For Callon-Butler, the bill is ambiguous in the power it instils in the authorities, and requires clearer definitions and boundaries when it comes to protecting human rights.

“Privacy is important to different people for different reasons, and given the highly stigmatised nature of our industry and human sexuality in general, the desire for privacy is both understandable and legitimate,” she says.

Data challenge

Jessop-Smith also notes the bill by definition makes data more accessible, and data is valuable on the black market — perhaps even more so than credit card data.

“The bad will far outweigh the good it will do,” he says.

If there is a way to access encrypted data, in order to allow law enforcement to do it, then “the criminals will know there will be a way to do it too”.

A database full of information becomes “a honeypot people are going to target,” he says.

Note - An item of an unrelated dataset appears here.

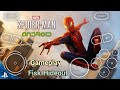 PS4 Marvel Spider Man Android Sam Raimi Suit Gameplay Fisk Hideout । WebAux Gamer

“They’re going to be looking for vulnerabilities,” he adds.

In a statement from the Australian Industry Group, Lizzie O’Shea, board member for the Digital Rights Watch, noted encryption is used for all kinds of everyday activities and communications, to protect the very data we don’t want getting into the hands of criminals, or onto the black market.

“We should all be worried, because this legislation doesn’t only target criminals, it puts every Australian at risk. We use encryption to buy things online, manage our finances, and communicate personally and professionally. Hospitals, transportation systems and government agencies use encrypted data,” O’Shea said.

“Creating tools to weaken encrypted systems for one purpose weakens it for all purposes. If the federal government succeeds in doing so, it could be your bank account, your personal correspondence, or your medical records that are compromised in the end.”